Justine fait de l’ordre dans un vieux tiroir où elle a amassé des vieilleries, des bouts de souvenirs. Il y a des babioles, des photos et des petits textes. Elle les relit et puis les jette. Tous sauf un qui lui donne à penser. C’est le brouillon d’un texte qu’elle a écrit il y a longtemps à l’intention de son futur mari Martin, un texte qu’elle lui a donné la veille de la cérémonie.
Elle lui disait combien elle était fière et heureuse d’avoir été choisie pas lui. Cet homme que plusieurs convoitaient, car aux yeux de toutes il représentait l’époux rêvé. Gentil, serviable, travailleur, chaleureux et surtout amoureux attentionné. Et il était bel homme, il avait de la prestance. Où qu’il entre on le remarquait, il avait une aura et un charisme imbattable. Et il l’avait choisie elle, la vendeuse de la boulangerie du village, elle qui n’avait fait que l’école obligatoire, donc sans les prétentions intellectuelles dont pouvaient s’enorgueillir d’autres filles. Elle lui disait qu’elle ferait tout pour le rendre heureux pour le reste de ses jours, qu’il pourrait toujours compter sur elle.

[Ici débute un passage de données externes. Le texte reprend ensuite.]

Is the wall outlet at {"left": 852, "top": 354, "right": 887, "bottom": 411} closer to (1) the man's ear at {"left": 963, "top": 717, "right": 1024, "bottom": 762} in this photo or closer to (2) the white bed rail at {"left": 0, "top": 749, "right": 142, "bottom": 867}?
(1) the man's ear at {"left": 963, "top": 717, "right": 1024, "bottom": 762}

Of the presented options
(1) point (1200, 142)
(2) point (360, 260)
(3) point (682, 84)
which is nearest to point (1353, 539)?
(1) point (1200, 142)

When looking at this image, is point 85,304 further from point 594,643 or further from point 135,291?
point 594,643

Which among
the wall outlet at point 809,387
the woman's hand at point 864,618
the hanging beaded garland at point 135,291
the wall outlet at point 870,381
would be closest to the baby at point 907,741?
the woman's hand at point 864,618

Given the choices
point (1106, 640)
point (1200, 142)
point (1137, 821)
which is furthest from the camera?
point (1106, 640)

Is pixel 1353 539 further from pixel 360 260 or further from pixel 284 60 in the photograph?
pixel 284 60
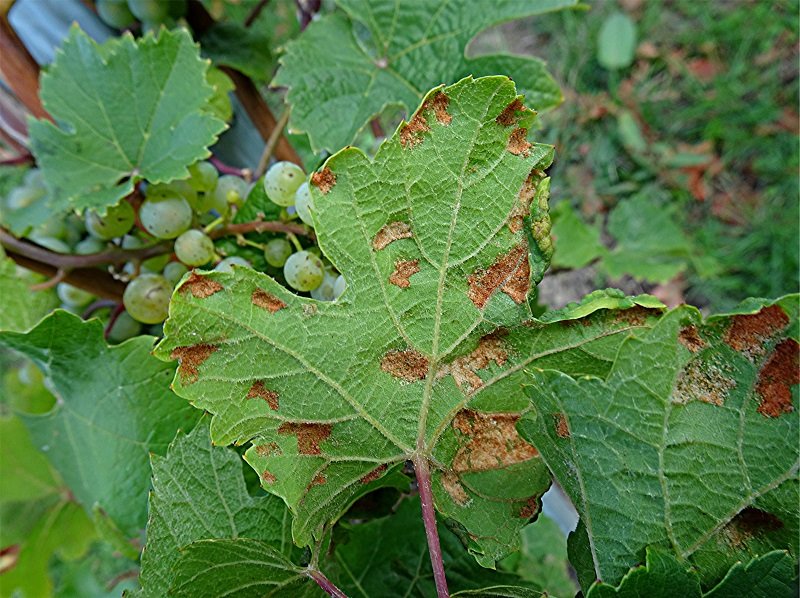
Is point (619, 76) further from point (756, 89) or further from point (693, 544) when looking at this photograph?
point (693, 544)

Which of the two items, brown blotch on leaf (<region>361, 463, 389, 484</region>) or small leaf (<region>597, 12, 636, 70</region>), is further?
small leaf (<region>597, 12, 636, 70</region>)

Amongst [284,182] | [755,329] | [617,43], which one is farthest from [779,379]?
[617,43]

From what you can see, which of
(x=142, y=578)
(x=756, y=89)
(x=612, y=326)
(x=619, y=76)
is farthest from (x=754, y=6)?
(x=142, y=578)

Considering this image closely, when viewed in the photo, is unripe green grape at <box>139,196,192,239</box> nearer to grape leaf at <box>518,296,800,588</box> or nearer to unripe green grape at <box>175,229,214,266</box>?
unripe green grape at <box>175,229,214,266</box>

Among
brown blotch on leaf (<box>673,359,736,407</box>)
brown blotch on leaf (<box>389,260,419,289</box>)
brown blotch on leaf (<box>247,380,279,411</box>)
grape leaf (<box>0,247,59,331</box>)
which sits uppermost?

C’est il y a longtemps, bien de l’eau a coulé sous les ponts. Elle se souvient qu’ensuite elle a vécu seule sans Martin à qui elle a dit de partir, de sortir de sa vie parce qu’elle n’en pouvait plus de la manière dont il la traitait. Assez vite, après leur mariage, il l’a humiliée en la trompant sans se cacher avec toutes les autres filles qui le convoitaient et qu’il convoitait en secret. En réalité, en épousant Justine, il savait qu’il aurait le loisir de prendre toutes les libertés car il la trouvait un peu naïve pour ne pas dire béatement heureuse d’être avec lui. Il l’a humiliée en lui avouant tout cela. Elle s’est rendu compte que son prétendu amour pour elle n’était que calcul juste fait pour se donner un statut positif dans le village. Avant de s’assagir un peu, après un quart de siècle de vie tumultueuse au village et ailleurs, il était revenu beau et posé enfin presque le gendre idéal. Toutes les filles du village étaient sous le charme mais il n’a eu d’yeux que pour elle car il la savait manipulable.
Justine en a conscience maintenant qu’elle relit ce texte. Elle se dit qu’elle était un peu bête, un peu servile, presque prête à des bassesses pour que Martin continue de ne voir qu’elle. Pour lui elle avait changé sa coiffure, sa manière de s’habiller. Elle réalise qu’il n’aimait pas son apparence. Il reformulait ce qu’elle disait afin que cela convienne à sa pensée à lui. Elle réalise qu’il n’aimait pas sa manière de penser. Elle aimait rendre service, elle aimait son travail, elle aimait le contact avec les clients, il lui avait demandé de cesser son activité pour ne s’occuper que de lui et elle, pauvre bécasse, elle avait obtempéré par amour et par idéalisme. Elle avait fini par ne vivre que pour lui et par lui car il gérait toutes les choses du ménage.
Quand elle a obtenu le divorce à son avantage Justine a repris sa vie en main. Par le bureau d’aide sociale elle a trouvé une formation en cours d’emploi et un petit logement où elle a pu se reconstruire et même se construire tout court sans pression, sans le mépris de qui que ce soit. Parmi les villageois et villageoises elle a retrouvé sa place, car eux n’ont pas approuvé le comportement licencieux de Martin et chaque mère était, rétrospectivement, contente de ne pas l’avoir eu pour gendre.
Cette expérience a été lourde et pénible pour Justine. Elle se disait qu’heureusement aucun enfant n’était né de cette courte union, elle n’a pas été obligée de revoir Martin.
Justine a maintenant 60 ans, elle a trouvé un autre homme avec qui elle a partagé sa vie, mais elle a été très méfiante avant de s’engager, au point de risquer de rater un authentique bon mari et bon père pour leurs deux enfants. Ce second mari vient de disparaître et une fois de plus Justine met de l’ordre dans sa vie.
Comment ce fait-il que le brouillon de cette lettre se trouve encore en sa possession, au fond de ce tiroir ? Est-ce pour lui rappeler d’être vigilante, lui rappeler que son passé reste gravé en elle ? Malgré tout elle se sent sereine car elle sait qui elle est depuis un certain temps, maintenant elle a confiance en elle, mais Martin reste un souvenir douloureux, presque honteux. Justine déchire enfin ce papier, ce brouillon de lettre qu’elle n’aurait jamais dû écrire. Elle referme le tiroir, regarde par la fenêtre l’automne qui s’installe coloré et frisquet. Une tasse de thé me ferait du bien, pense-t-elle.